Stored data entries
* Begin *

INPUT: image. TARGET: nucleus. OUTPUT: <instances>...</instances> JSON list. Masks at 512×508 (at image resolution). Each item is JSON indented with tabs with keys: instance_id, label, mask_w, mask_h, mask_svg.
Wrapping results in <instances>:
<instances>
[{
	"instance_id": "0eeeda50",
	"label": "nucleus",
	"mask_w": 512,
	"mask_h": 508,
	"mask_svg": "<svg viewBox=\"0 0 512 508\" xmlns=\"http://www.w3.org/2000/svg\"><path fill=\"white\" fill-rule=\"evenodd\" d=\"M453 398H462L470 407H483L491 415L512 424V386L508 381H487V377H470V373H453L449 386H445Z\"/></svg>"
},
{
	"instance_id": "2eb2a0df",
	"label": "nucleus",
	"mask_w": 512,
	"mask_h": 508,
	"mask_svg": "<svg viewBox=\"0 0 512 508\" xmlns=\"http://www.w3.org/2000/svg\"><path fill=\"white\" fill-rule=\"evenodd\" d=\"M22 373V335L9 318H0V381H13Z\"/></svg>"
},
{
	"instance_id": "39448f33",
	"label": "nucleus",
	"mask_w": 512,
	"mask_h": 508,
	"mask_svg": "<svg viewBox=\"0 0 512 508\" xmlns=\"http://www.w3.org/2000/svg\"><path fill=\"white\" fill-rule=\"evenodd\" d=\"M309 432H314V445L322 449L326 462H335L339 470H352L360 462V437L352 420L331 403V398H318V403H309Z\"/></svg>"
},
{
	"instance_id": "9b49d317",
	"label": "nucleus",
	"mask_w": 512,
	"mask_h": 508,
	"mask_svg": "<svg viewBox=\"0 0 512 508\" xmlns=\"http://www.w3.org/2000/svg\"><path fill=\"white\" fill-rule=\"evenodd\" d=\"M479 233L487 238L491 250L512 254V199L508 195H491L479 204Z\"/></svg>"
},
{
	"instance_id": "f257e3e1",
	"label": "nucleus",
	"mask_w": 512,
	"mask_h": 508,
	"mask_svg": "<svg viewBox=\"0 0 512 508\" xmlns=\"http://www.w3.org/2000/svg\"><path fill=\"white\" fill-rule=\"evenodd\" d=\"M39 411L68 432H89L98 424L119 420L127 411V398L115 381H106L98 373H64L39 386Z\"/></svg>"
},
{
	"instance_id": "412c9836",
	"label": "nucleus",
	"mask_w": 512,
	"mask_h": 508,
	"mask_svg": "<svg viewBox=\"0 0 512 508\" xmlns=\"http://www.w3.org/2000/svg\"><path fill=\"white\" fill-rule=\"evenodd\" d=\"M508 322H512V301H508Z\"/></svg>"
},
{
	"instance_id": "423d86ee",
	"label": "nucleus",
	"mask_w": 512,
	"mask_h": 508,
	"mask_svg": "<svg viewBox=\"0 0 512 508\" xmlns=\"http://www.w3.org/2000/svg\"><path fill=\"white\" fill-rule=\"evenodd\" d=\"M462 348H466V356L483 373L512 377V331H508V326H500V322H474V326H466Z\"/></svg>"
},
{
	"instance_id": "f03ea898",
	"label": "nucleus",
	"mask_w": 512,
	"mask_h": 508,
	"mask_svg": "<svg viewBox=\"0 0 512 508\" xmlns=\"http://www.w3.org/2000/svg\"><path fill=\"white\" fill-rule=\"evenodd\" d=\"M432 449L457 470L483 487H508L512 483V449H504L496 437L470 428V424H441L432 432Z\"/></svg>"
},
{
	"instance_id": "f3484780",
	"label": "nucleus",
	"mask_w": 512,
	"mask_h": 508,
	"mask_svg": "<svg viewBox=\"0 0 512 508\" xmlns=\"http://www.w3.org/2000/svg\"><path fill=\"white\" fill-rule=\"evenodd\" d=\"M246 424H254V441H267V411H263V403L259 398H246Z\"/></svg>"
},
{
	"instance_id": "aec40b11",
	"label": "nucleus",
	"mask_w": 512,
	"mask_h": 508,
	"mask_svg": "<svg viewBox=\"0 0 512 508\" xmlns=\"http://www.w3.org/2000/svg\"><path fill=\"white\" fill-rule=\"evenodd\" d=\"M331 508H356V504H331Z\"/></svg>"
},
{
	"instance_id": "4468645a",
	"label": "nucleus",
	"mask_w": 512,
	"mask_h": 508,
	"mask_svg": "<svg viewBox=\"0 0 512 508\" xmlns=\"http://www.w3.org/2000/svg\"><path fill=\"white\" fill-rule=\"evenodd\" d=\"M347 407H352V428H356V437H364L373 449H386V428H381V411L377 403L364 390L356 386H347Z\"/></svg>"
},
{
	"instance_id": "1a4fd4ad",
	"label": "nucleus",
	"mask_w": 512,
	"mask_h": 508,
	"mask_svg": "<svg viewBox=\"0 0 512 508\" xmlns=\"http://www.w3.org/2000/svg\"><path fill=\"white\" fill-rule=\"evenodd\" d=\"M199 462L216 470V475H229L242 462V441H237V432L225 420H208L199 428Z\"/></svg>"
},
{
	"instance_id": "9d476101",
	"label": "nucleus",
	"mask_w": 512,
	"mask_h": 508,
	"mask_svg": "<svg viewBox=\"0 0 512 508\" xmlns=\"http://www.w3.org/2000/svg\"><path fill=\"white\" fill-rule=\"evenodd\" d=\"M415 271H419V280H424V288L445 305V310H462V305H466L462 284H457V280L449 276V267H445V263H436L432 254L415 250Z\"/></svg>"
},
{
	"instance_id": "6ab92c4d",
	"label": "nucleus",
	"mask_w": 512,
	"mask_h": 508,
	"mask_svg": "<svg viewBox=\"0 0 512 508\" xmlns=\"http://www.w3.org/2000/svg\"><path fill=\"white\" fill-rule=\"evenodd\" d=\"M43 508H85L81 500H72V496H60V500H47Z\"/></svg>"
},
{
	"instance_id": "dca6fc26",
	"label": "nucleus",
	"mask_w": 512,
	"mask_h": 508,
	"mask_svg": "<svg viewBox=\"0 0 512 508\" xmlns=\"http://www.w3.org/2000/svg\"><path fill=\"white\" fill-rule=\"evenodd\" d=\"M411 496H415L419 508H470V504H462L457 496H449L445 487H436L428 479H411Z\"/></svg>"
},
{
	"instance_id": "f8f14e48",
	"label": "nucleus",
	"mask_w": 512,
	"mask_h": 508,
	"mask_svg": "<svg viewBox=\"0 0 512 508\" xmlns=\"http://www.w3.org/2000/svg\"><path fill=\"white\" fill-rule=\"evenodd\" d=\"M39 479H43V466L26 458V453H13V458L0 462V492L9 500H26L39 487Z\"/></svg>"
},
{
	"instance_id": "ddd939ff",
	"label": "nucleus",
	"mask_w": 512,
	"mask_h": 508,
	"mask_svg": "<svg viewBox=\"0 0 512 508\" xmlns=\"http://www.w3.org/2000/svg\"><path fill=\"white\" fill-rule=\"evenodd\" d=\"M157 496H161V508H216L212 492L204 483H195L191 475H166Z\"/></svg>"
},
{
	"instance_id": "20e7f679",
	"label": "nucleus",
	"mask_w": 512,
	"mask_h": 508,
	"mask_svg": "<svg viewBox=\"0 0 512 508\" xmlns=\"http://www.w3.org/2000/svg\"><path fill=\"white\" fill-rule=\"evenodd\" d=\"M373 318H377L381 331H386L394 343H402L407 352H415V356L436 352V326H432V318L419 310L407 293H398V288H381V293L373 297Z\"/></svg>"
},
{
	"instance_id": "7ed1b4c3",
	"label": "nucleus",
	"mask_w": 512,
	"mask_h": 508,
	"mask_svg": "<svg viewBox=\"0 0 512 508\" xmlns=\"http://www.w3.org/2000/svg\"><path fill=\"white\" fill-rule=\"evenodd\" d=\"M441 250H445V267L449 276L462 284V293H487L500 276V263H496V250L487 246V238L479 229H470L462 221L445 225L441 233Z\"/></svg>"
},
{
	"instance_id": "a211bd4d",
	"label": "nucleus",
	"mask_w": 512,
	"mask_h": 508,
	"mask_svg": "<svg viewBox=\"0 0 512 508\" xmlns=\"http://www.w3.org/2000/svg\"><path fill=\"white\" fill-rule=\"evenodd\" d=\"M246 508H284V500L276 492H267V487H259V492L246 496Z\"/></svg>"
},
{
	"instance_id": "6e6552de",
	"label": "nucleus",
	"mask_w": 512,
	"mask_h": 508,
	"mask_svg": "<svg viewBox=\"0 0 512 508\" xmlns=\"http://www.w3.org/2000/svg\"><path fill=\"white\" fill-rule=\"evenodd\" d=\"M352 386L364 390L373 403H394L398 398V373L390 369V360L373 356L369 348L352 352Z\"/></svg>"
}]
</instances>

* End *

TO BE DONE:
Which lines of the records above contain the string "instances", matching case exactly? Copy each of those lines in full.

SOLUTION TO THIS EXERCISE:
INPUT: image. TARGET: nucleus. OUTPUT: <instances>...</instances> JSON list. Masks at 512×508 (at image resolution). Each item is JSON indented with tabs with keys: instance_id, label, mask_w, mask_h, mask_svg.
Wrapping results in <instances>:
<instances>
</instances>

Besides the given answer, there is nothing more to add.